The First 2 Years: Lessons Learned From a Neophyte Investor

Hope everyone is enjoying the new year!  You can find a recent article of mine over at Seeking Alpha  here.  I look forward to hearing what you guys think and sharing the lessons you have learned from your investment experiences.

7 thoughts on “The First 2 Years: Lessons Learned From a Neophyte Investor

    • IRF… Thanks for the comment. Learning our lessons early is indeed beneficial. I’m sure I have many more lessons ahead of me. I’m looking forward to it as long as they are not expensive ones! 🙂

  1. great article. looks like you have plenty of time to get a good retirement portfolio.i am 74 retired in 2001, never in the stock market until march 2009. i was not making anything with my savings and thought the market had gone about as low as it was going to. so i started playing and that was what it was at first. but made money in 2009,2010,2011( not as much), and did well in 2012. the hardest thing to know is the difference between patience and stupidty on holding on too long.i do not buy anything that does not have a good dividend.mostly mlp’s and trade in and out of about 20 of them,depending on the ex dates. do not do options ,futures, or shorts.

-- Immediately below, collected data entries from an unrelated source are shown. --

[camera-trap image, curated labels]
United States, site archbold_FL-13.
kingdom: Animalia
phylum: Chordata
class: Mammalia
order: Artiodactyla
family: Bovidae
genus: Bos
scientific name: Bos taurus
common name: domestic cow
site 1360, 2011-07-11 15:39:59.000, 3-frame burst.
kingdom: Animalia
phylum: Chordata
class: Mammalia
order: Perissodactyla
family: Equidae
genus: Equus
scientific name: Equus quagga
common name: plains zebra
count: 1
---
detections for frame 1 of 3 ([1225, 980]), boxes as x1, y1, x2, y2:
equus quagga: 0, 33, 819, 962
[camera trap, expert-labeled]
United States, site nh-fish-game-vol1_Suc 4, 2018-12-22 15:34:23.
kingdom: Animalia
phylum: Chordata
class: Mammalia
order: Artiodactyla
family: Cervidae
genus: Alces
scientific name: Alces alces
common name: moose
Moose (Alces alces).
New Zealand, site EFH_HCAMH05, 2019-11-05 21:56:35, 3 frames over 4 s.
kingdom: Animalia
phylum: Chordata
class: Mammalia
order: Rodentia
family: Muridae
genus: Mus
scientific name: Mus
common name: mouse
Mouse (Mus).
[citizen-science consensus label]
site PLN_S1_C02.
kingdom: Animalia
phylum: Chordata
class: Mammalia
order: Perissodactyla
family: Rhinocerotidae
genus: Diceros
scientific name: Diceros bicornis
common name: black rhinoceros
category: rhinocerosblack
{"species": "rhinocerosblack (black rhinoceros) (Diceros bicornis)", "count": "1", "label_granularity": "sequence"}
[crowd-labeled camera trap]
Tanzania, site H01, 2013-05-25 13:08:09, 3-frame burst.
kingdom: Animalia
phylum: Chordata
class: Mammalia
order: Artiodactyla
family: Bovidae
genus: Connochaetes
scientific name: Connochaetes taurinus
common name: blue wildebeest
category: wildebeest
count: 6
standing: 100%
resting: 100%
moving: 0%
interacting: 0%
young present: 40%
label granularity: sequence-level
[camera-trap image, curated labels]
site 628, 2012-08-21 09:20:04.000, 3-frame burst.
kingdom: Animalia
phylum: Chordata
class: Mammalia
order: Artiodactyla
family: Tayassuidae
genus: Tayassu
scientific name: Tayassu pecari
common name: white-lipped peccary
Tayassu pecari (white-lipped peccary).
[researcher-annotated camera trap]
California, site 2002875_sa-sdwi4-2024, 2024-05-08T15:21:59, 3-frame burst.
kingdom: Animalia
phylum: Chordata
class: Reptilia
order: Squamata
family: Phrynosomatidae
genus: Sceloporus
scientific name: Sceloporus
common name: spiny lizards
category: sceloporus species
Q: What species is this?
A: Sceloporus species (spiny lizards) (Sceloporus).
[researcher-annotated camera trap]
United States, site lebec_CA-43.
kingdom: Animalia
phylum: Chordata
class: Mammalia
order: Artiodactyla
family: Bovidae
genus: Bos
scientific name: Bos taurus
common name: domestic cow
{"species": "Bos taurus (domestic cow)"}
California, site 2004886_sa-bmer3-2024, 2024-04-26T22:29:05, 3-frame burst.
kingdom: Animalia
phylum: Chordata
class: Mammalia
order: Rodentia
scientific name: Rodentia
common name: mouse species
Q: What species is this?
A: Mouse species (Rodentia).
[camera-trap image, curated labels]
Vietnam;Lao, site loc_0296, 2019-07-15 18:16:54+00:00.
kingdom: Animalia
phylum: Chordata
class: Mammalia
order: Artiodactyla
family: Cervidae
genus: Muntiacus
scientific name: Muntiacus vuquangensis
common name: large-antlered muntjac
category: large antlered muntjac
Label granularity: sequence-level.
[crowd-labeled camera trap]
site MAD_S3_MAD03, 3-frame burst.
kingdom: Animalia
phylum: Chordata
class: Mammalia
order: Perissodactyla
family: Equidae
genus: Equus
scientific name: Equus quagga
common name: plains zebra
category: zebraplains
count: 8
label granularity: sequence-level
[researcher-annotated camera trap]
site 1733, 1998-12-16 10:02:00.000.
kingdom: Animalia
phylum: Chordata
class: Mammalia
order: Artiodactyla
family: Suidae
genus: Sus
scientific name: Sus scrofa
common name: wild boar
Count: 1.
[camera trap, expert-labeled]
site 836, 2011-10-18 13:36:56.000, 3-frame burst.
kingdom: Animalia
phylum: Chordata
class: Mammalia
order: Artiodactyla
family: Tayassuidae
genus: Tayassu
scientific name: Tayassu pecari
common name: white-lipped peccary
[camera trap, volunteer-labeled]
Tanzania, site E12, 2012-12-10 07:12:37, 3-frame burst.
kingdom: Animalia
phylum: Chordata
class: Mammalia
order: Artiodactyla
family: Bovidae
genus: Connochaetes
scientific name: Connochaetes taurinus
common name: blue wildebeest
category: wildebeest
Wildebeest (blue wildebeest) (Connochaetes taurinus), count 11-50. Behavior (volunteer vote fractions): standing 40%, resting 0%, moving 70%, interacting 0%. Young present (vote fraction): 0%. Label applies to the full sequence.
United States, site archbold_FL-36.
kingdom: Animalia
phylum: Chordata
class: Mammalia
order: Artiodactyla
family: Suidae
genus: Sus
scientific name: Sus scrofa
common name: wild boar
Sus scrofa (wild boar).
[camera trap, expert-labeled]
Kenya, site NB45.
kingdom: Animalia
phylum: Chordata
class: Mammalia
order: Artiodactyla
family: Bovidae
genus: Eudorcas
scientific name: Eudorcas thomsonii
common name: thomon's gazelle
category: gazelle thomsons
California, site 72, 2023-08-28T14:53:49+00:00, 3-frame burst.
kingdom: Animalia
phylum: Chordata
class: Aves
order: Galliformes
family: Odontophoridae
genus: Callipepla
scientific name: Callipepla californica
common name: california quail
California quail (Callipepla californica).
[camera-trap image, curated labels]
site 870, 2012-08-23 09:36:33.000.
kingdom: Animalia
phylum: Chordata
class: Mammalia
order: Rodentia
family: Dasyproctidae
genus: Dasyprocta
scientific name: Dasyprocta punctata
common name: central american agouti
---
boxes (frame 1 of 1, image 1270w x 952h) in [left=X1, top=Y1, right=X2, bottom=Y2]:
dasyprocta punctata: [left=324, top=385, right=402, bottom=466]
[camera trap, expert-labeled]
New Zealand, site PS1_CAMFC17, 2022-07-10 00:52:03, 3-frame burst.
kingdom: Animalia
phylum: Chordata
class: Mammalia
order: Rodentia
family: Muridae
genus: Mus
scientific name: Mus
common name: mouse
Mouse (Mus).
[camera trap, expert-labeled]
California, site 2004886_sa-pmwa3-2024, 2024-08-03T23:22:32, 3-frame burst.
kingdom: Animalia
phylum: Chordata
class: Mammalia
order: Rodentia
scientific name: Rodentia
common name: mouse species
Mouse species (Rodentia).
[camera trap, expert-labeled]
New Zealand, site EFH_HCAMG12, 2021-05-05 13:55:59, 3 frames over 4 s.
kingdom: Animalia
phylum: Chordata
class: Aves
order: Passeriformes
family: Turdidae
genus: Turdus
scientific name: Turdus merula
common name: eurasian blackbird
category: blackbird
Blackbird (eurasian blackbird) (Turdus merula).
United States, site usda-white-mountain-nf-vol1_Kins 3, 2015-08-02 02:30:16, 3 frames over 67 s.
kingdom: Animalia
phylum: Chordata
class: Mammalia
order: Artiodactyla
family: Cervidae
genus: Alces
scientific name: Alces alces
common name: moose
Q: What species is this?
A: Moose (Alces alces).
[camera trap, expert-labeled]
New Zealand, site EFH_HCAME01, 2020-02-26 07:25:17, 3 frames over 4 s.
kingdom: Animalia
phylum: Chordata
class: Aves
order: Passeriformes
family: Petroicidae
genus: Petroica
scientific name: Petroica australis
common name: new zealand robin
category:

    • Jan… You make a good point about making the distinction between patience and stupidity. I’m afraid what I feel is patience when I’m waiting for that perfect price is really just being stupid for not seeing that it really is not going to make much of a difference in the long run. Perhaps this is my next lesson to learn…

  2. Hey Stoic,

    I read your article, it was a great one! I identified with pretty much everything you said, especially points 1, 2, & 4. The world is always falling… so true! Let’s not forget the U.S. credit rating downgrade… There will always be something to make people worry. One of the most profitable lessons I’ve learned is to get greedy when others fear and to fear when other get greedy! To tie into point 1: dividend matters even more during times of distress. Being able to disconnect from market prices and focus on income is a wonderful psychological tool for divend & income investors! I love it!

    I do not like to admit mistakes either, but I’m starting to realize that nobody is perfect. I’ve found that holding a diversified portfolio of many different companies helps me stay true to myself, admit mistakes, then move on. The more holdings I have, the less I count on any particular holding. As they say, diversification is the only free lunch in investing.

    I started taking control of my investments around the same time you did. We went through a lot of the same experiences even if we weren’t blogging the whole time meaning I can identify with what you have to say.

    I hope you continue to write more articles, I believe you’ll have an audience whose interested. Good Stuff!


    • Thanks for the comment CI!!

      “Being able to disconnect from market prices and focus on income is a wonderful psychological tool for divend & income investors! I love it!”

      This is very true and helped me in the early days to deal with volatility.

      I don’t think anyone like admiting they were wrong. Over the years I’ve moved away from the pressure I put on myself to always be right and now look at my mistakes not as failures, but as a growing understanding the the subject. This is true in investing, our careers and personal relationships. I think it’s true in just about everything.